Aangeleverde tekst
"""
ECLI:NL:TADRARN:2010:YA1012 Raad van Discipline Arnhem 10-76
ECLI: | ECLI:NL:TADRARN:2010:YA1012 |
---|---|
Datum uitspraak: | 24-06-2010 |
Datum publicatie: | 20-09-2010 |
Zaaknummer(s): | 10-76 |
Onderwerp: | Zorg voor de cliënt, subonderwerp: Financiën |
Beslissingen: | |
Inhoudsindicatie: | Verwijt dat advocaat geen persoonlijk contact wilde is feitelijk onjuist. Dat geldt ook voor verwijt dat advocaat geen uitvoering heeft gegeven aan opdracht en zich onvoldoende heeft ingespannen. Klacht kennelijk ongegrond. |
10-76
BESLISSING VAN DE VOORZITTER VAN DE RAAD VAN DISCIPLINE IN HET RECHTSGEBIED VAN HET GERECHTSHOF TE ARNHEM
klager
wonende te [woonplaats]
tegen: verweerster advocaat te [plaats]
1.
Bij brief van 9 april 2009 heeft klager een klacht over verweerster ingediend bij de deken van de orde van advocaten in het arrondissement Arnhem. Mr. M-L.A.J. Hoppenbrouwers, adjunct-secretaris van genoemde orde, heeft de klacht onderzocht in opdracht en onder verantwoordelijkheid van de deken. Omdat geen schikking kon worden getroffen heeft zij bij brief van 3 juni 2010, ontvangen op 4 juni 2010, de klacht alsmede het klachtdossier ter kennis van de raad van discipline gebracht.
2.
De voorzitter is van oordeel dat op deze klacht bij voorzittersbeslissing behoort te worden beslist.
3.
Klager verwijt verweerster dat zij heeft gehandeld dan wel heeft nagelaten in strijd met de zorg die zij als advocaat jegens hem, wiens belangen zij behartigde, behoorde te betrachten doordat zij:
a. nadat zij de opdracht had aanvaard, geen persoonlijk contact met hem heeft willen hebben anders dan per telefoon
b. geen uitvoering heeft gegeven aan de haar verstrekte opdracht en zich onvoldoende heeft verdiept in de zaak en zich onvoldoende heeft ingespannen om de belangen van klager te behartigen.
4.
De voorzitter gaat uit van de volgende gegevens:
Sedert 2006 bestaat er een conflict tussen klager en [instantie].
Een zoon van klager was in het verleden werkzaam bij de reserve afdeling van [instantie]. Hij is in 2006 ontslagen en heeft in zijn ontslag berust.
Eerder is klager in deze zaak terzijde gestaan door een andere advocaat van een ander kantoor.
Klager werd in een geschil over onder meer zijn uitkering terzijde gestaan door een kantoorgenote van verweerster. Deze kantoorgenote heeft klager voor deze zaak verwezen naar verweerster.
Bij brief van [….] 2008 heeft verweerster aan klager bevestigd dat hij, tijdens het telefoongesprek dat zij op [….] 2008 hebben gevoerd, aan haar heeft verzocht de zaak die loopt tegen [instantie] van zijn vorige advocaat over te nemen.
"""
Schrijf uit de tuchtbeslissing hierboven alsjeblieft woord voor woord over wat er staat van "Klager werd in" tot "verwezen naar verweerster.".

Uittreksel gegevens
"""
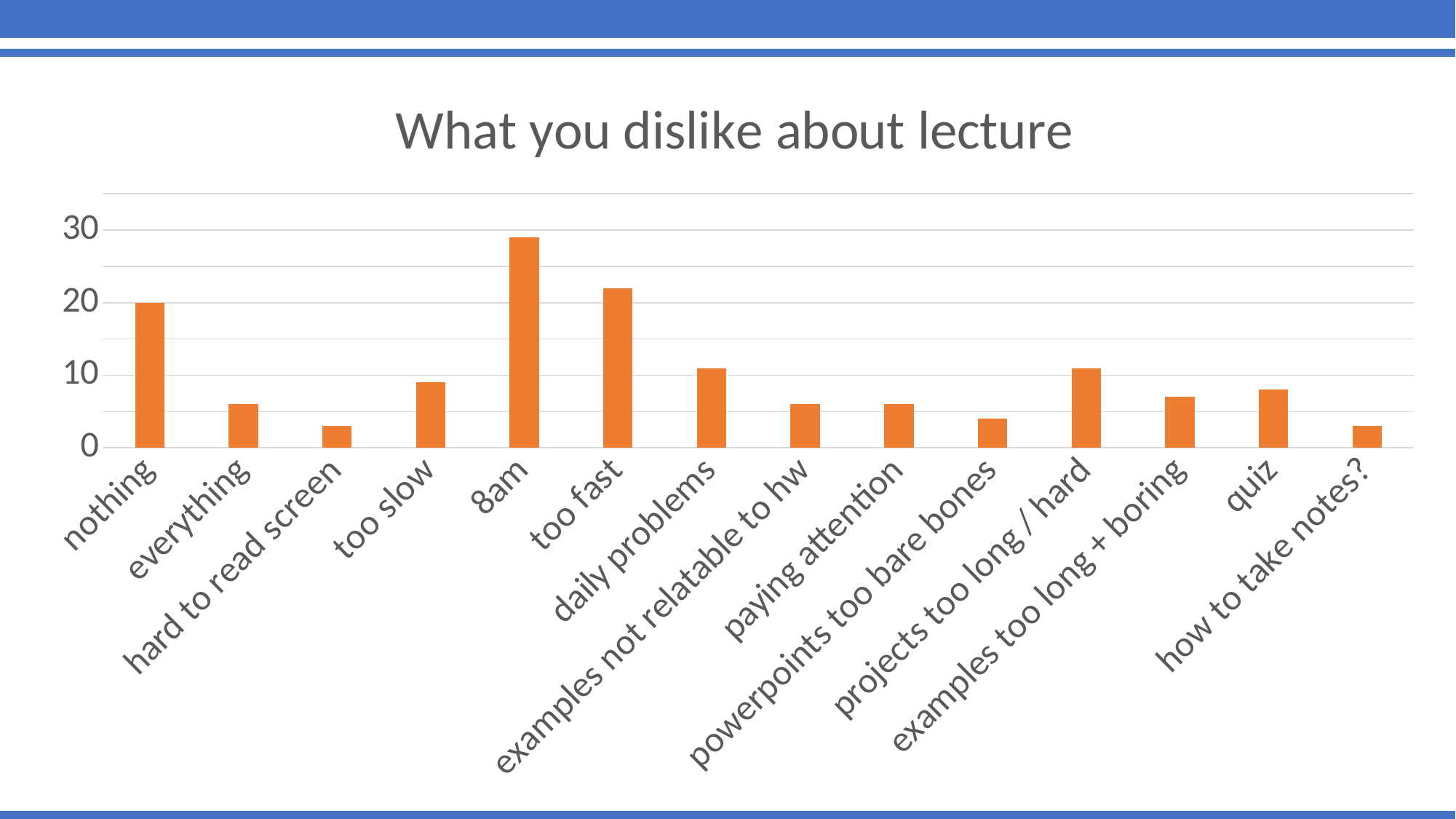
Which category has the highest value? 8am Which has a larger value, "8am" or "too fast"? 8am Is the value for "too fast" greater or less than 20? greater What is the value for "nothing"? 20 How many categories are shown on the x axis of the chart? 14 Which has a larger value, "quiz" or "too fast"? too fast What kind of chart is shown on the slide? bar chart Is the value for "powerpoints too bare bones" greater or less than 10? less Is the value for "everything" greater or less than 10? less Which has a larger value, "nothing" or "everything"? nothing What is the title of the chart? What you dislike about lecture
"""
Antwoord hieronder
Klager werd in een geschil over onder meer zijn uitkering terzijde gestaan door een kantoorgenote van verweerster. Deze kantoorgenote heeft klager voor deze zaak verwezen naar verweerster.